- [Record set]:

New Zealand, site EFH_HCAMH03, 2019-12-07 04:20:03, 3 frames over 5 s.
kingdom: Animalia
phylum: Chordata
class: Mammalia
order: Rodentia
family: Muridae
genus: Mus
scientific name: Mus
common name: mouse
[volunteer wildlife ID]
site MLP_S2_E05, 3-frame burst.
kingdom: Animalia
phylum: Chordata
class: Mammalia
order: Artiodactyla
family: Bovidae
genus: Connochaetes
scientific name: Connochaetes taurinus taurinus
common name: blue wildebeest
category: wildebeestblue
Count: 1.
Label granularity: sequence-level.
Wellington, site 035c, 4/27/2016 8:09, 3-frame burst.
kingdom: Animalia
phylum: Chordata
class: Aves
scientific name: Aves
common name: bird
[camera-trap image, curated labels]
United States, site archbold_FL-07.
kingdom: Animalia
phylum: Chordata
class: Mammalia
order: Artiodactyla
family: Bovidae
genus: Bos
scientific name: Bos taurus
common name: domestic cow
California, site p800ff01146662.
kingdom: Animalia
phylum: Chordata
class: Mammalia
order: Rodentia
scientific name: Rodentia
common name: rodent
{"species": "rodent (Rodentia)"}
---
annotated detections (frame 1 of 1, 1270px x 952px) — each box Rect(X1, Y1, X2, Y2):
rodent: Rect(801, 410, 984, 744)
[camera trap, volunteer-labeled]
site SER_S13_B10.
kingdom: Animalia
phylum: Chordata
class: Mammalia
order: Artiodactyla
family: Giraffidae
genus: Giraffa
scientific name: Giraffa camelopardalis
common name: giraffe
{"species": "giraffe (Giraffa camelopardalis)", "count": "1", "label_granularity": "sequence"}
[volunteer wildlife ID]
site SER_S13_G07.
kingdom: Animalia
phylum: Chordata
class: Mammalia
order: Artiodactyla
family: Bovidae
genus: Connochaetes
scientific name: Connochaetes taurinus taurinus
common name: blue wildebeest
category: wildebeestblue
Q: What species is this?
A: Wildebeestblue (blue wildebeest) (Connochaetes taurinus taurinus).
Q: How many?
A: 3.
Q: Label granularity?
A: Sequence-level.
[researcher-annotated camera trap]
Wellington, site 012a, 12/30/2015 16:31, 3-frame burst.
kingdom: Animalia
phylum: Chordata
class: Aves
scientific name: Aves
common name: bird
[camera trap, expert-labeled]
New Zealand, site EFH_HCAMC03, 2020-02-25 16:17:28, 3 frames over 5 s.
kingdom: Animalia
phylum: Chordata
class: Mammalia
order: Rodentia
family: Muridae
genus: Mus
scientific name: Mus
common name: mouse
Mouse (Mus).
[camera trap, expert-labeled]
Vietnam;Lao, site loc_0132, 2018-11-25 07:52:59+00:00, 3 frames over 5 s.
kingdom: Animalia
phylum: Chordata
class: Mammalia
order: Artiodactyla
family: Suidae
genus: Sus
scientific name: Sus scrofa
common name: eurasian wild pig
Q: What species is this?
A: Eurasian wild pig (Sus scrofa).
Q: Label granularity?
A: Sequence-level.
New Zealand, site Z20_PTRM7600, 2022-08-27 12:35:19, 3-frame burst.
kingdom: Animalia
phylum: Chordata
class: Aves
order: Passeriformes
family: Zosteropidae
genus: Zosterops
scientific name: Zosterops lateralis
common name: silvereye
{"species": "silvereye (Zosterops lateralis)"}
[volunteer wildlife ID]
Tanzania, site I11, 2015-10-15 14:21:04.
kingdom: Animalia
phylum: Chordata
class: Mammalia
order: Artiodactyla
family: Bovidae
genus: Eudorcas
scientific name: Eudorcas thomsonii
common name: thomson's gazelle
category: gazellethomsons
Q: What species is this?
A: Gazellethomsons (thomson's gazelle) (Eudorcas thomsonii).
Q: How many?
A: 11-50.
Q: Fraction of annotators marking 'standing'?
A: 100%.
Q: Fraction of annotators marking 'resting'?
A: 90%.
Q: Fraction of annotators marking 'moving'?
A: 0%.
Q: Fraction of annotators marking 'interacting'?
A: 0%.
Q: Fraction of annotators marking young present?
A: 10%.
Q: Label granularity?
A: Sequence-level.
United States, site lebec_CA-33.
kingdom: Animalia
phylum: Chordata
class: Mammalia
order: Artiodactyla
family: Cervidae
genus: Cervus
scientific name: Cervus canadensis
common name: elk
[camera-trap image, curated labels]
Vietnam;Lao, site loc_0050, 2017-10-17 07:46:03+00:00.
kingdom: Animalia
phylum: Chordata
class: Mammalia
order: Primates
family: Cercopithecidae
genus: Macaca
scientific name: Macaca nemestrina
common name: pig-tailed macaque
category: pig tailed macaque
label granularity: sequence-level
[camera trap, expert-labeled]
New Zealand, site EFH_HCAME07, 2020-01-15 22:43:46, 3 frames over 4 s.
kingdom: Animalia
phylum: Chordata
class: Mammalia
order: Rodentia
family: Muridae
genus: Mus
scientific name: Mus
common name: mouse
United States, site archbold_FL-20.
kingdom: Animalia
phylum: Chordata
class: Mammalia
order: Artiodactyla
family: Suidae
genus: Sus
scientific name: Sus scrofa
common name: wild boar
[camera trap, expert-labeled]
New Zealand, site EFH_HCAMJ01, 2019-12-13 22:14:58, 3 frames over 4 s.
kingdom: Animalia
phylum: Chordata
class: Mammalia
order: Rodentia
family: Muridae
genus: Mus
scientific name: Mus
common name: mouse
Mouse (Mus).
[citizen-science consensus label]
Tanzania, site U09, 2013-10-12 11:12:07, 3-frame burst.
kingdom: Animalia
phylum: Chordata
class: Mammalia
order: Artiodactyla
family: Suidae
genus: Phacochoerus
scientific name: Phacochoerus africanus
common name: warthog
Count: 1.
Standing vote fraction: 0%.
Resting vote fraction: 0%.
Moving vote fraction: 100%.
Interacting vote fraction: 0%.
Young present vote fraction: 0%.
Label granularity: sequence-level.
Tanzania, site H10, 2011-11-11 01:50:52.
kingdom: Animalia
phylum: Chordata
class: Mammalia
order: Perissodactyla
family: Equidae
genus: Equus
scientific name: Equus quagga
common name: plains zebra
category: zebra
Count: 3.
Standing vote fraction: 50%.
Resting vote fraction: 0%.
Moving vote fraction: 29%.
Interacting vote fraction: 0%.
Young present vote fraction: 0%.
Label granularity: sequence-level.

- [Instructions for the task]:
Show the lines above with "burst".

- [Output below]:
site MLP_S2_E05, 3-frame burst.
Wellington, site 035c, 4/27/2016 8:09, 3-frame burst.
Wellington, site 012a, 12/30/2015 16:31, 3-frame burst.
New Zealand, site Z20_PTRM7600, 2022-08-27 12:35:19, 3-frame burst.
Tanzania, site U09, 2013-10-12 11:12:07, 3-frame burst.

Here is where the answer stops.